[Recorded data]
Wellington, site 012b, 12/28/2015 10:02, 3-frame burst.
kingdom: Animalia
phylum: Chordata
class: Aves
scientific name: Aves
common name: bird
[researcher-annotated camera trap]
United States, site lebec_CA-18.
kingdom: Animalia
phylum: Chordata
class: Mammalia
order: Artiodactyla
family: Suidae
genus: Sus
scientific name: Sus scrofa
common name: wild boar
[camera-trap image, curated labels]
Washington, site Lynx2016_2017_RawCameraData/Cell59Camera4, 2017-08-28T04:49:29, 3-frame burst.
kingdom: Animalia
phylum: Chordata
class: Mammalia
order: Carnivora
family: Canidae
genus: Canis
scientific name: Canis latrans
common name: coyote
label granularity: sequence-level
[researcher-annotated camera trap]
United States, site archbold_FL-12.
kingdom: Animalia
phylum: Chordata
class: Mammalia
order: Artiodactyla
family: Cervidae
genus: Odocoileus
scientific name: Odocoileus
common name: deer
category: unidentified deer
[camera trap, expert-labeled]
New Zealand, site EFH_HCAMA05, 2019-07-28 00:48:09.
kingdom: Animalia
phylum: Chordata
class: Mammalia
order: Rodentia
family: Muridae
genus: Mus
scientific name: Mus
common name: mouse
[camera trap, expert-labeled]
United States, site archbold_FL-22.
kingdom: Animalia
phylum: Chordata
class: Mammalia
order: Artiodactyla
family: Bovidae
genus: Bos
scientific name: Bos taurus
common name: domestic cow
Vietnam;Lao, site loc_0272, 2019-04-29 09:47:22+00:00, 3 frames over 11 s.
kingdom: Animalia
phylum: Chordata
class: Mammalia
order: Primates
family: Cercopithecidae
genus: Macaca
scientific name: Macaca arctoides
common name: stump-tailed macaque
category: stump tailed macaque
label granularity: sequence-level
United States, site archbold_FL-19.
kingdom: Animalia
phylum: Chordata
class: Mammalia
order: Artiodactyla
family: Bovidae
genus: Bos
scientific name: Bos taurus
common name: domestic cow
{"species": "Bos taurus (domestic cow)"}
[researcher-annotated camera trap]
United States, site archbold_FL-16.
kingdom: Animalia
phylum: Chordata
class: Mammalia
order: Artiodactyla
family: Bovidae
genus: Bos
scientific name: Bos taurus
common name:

* _Assignment_: Every record shown above should be given back exactly.

* _Answer to this problem_:
Wellington, site 012b, 12/28/2015 10:02, 3-frame burst.
kingdom: Animalia
phylum: Chordata
class: Aves
scientific name: Aves
common name: bird
[researcher-annotated camera trap]
United States, site lebec_CA-18.
kingdom: Animalia
phylum: Chordata
class: Mammalia
order: Artiodactyla
family: Suidae
genus: Sus
scientific name: Sus scrofa
common name: wild boar
[camera-trap image, curated labels]
Washington, site Lynx2016_2017_RawCameraData/Cell59Camera4, 2017-08-28T04:49:29, 3-frame burst.
kingdom: Animalia
phylum: Chordata
class: Mammalia
order: Carnivora
family: Canidae
genus: Canis
scientific name: Canis latrans
common name: coyote
label granularity: sequence-level
[researcher-annotated camera trap]
United States, site archbold_FL-12.
kingdom: Animalia
phylum: Chordata
class: Mammalia
order: Artiodactyla
family: Cervidae
genus: Odocoileus
scientific name: Odocoileus
common name: deer
category: unidentified deer
[camera trap, expert-labeled]
New Zealand, site EFH_HCAMA05, 2019-07-28 00:48:09.
kingdom: Animalia
phylum: Chordata
class: Mammalia
order: Rodentia
family: Muridae
genus: Mus
scientific name: Mus
common name: mouse
[camera trap, expert-labeled]
United States, site archbold_FL-22.
kingdom: Animalia
phylum: Chordata
class: Mammalia
order: Artiodactyla
family: Bovidae
genus: Bos
scientific name: Bos taurus
common name: domestic cow
Vietnam;Lao, site loc_0272, 2019-04-29 09:47:22+00:00, 3 frames over 11 s.
kingdom: Animalia
phylum: Chordata
class: Mammalia
order: Primates
family: Cercopithecidae
genus: Macaca
scientific name: Macaca arctoides
common name: stump-tailed macaque
category: stump tailed macaque
label granularity: sequence-level
United States, site archbold_FL-19.
kingdom: Animalia
phylum: Chordata
class: Mammalia
order: Artiodactyla
family: Bovidae
genus: Bos
scientific name: Bos taurus
common name: domestic cow
{"species": "Bos taurus (domestic cow)"}
[researcher-annotated camera trap]
United States, site archbold_FL-16.
kingdom: Animalia
phylum: Chordata
class: Mammalia
order: Artiodactyla
family: Bovidae
genus: Bos
scientific name: Bos taurus
common name:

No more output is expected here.